- Exercise description -
An exact copy of the entries below is needed, with every picture left out.

[Dataset items]

══════════

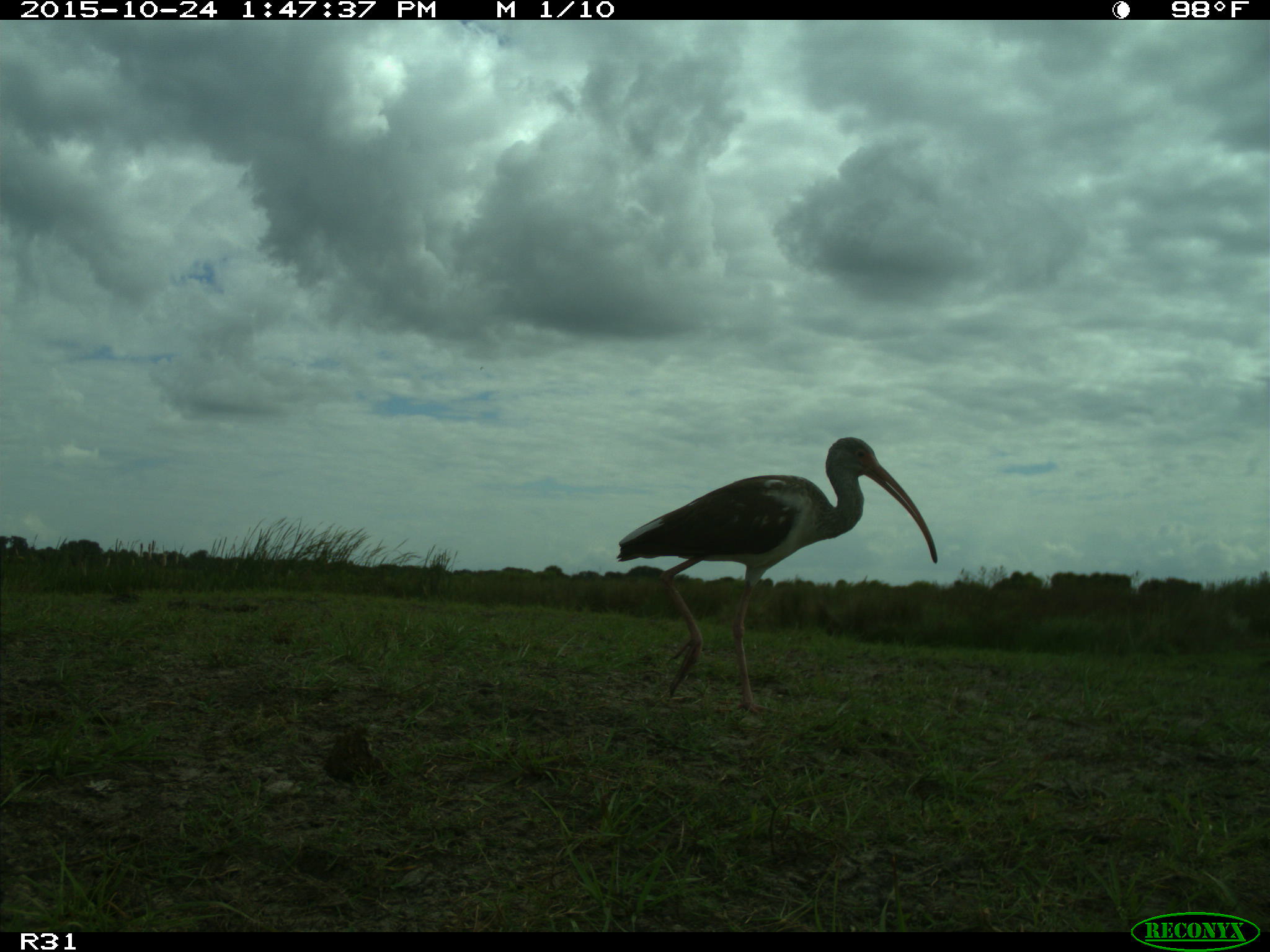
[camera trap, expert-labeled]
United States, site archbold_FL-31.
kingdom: Animalia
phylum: Chordata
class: Aves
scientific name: Aves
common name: birds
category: unidentified bird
Unidentified bird (birds) (Aves).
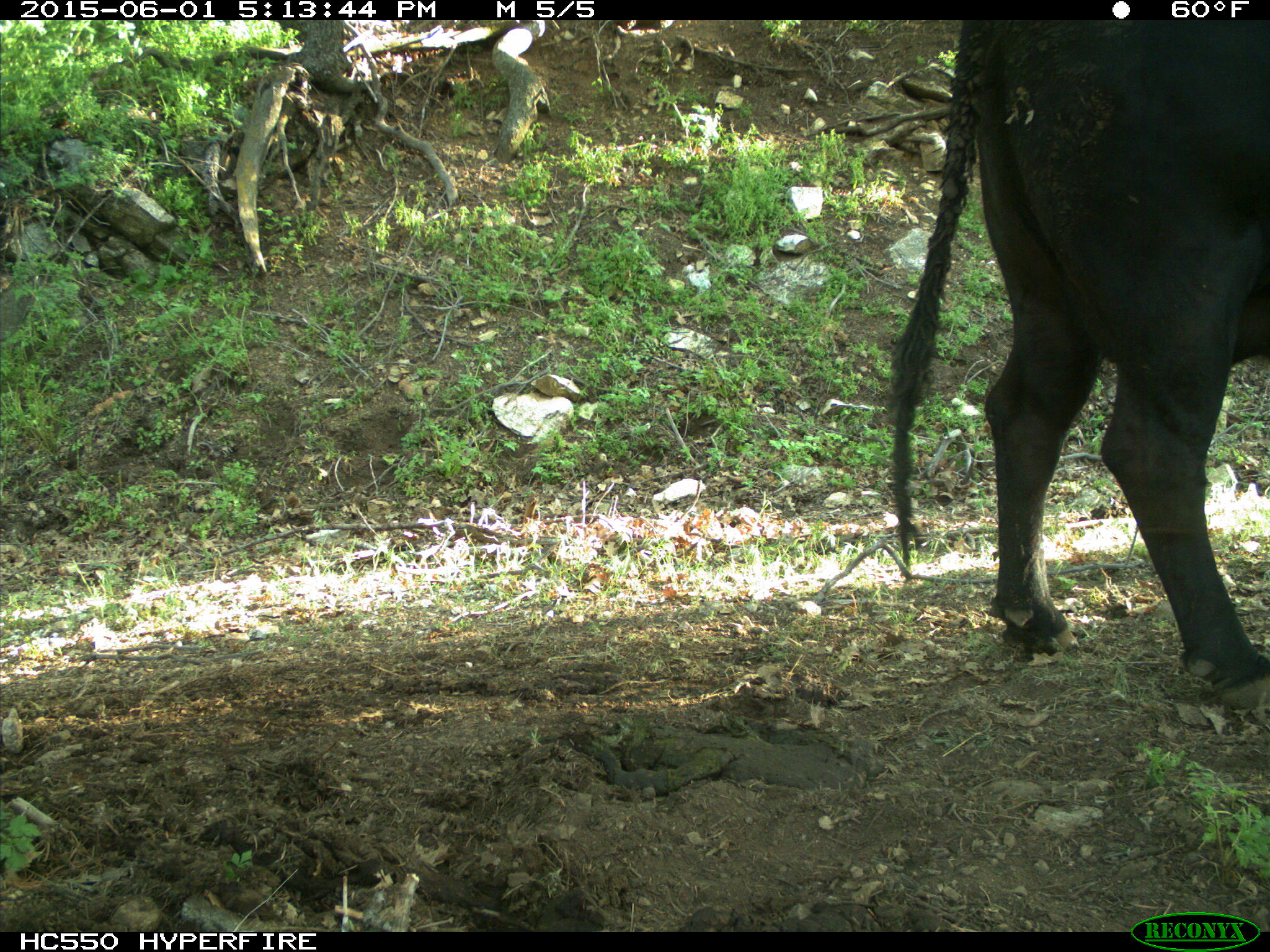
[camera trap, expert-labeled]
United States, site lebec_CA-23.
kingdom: Animalia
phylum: Chordata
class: Mammalia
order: Artiodactyla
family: Bovidae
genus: Bos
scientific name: Bos taurus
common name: domestic cow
Bos taurus (domestic cow).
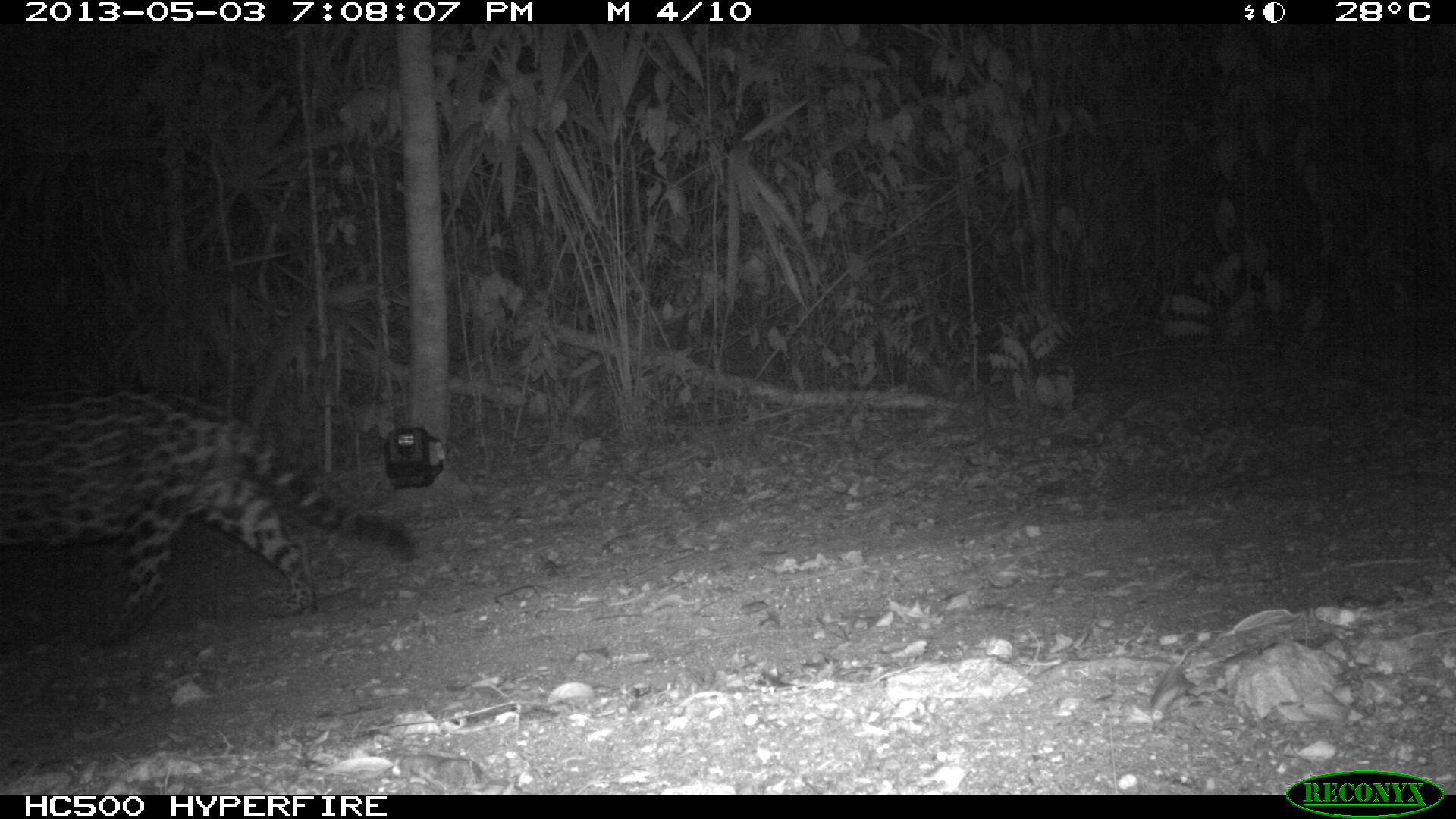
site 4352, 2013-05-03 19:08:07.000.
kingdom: Animalia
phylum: Chordata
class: Mammalia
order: Carnivora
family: Felidae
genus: Panthera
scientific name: Panthera onca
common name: jaguar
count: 1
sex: male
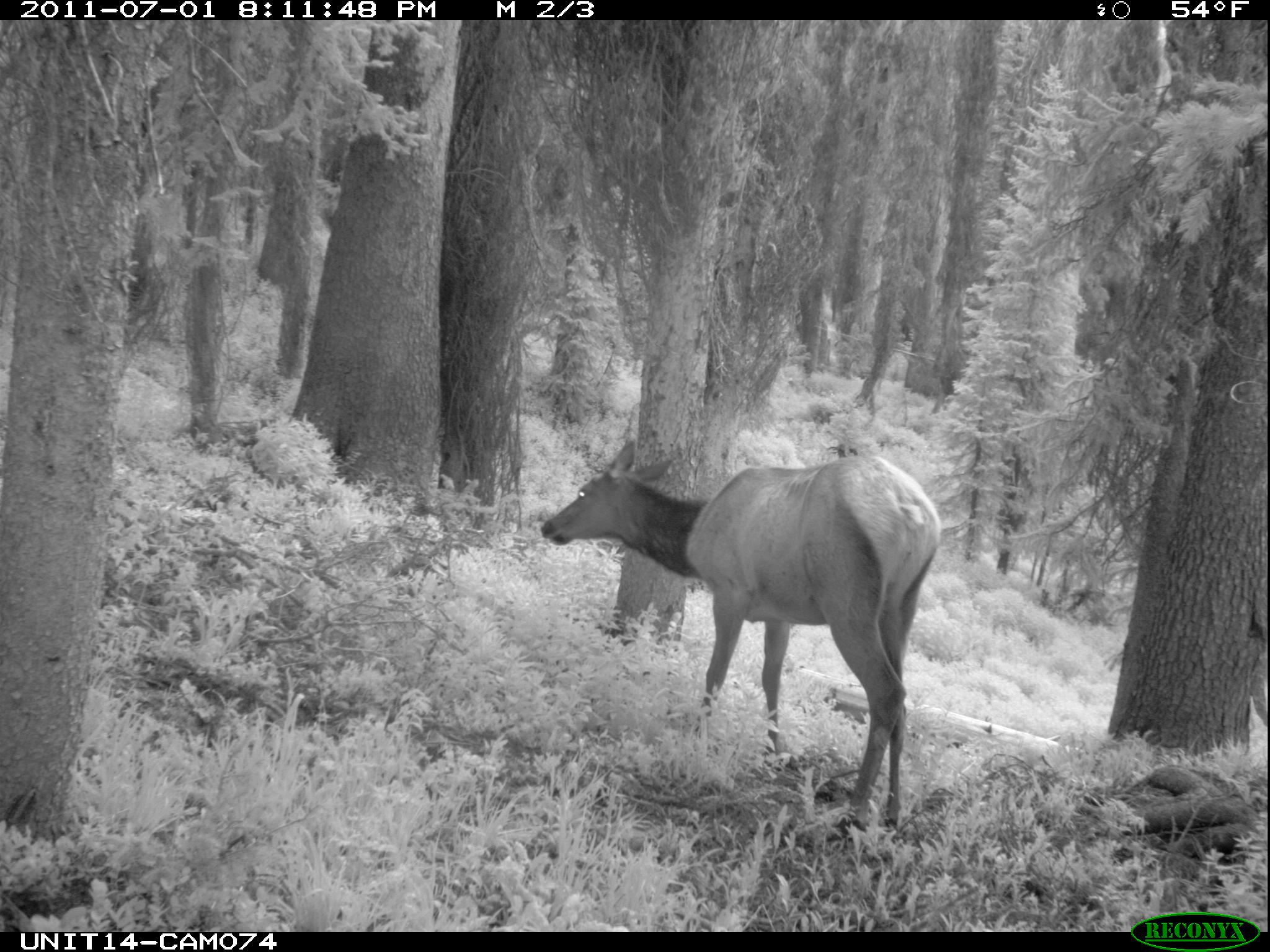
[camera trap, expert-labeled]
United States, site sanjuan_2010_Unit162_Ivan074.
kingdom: Animalia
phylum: Chordata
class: Mammalia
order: Artiodactyla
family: Cervidae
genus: Cervus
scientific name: Cervus elaphus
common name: red deer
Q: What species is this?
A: Cervus elaphus (red deer).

══════════

- Completed exercise -
[camera trap, expert-labeled]
United States, site archbold_FL-31.
kingdom: Animalia
phylum: Chordata
class: Aves
scientific name: Aves
common name: birds
category: unidentified bird
Unidentified bird (birds) (Aves).
[camera trap, expert-labeled]
United States, site lebec_CA-23.
kingdom: Animalia
phylum: Chordata
class: Mammalia
order: Artiodactyla
family: Bovidae
genus: Bos
scientific name: Bos taurus
common name: domestic cow
Bos taurus (domestic cow).
site 4352, 2013-05-03 19:08:07.000.
kingdom: Animalia
phylum: Chordata
class: Mammalia
order: Carnivora
family: Felidae
genus: Panthera
scientific name: Panthera onca
common name: jaguar
count: 1
sex: male
[camera trap, expert-labeled]
United States, site sanjuan_2010_Unit162_Ivan074.
kingdom: Animalia
phylum: Chordata
class: Mammalia
order: Artiodactyla
family: Cervidae
genus: Cervus
scientific name: Cervus elaphus
common name: red deer
Q: What species is this?
A: Cervus elaphus (red deer).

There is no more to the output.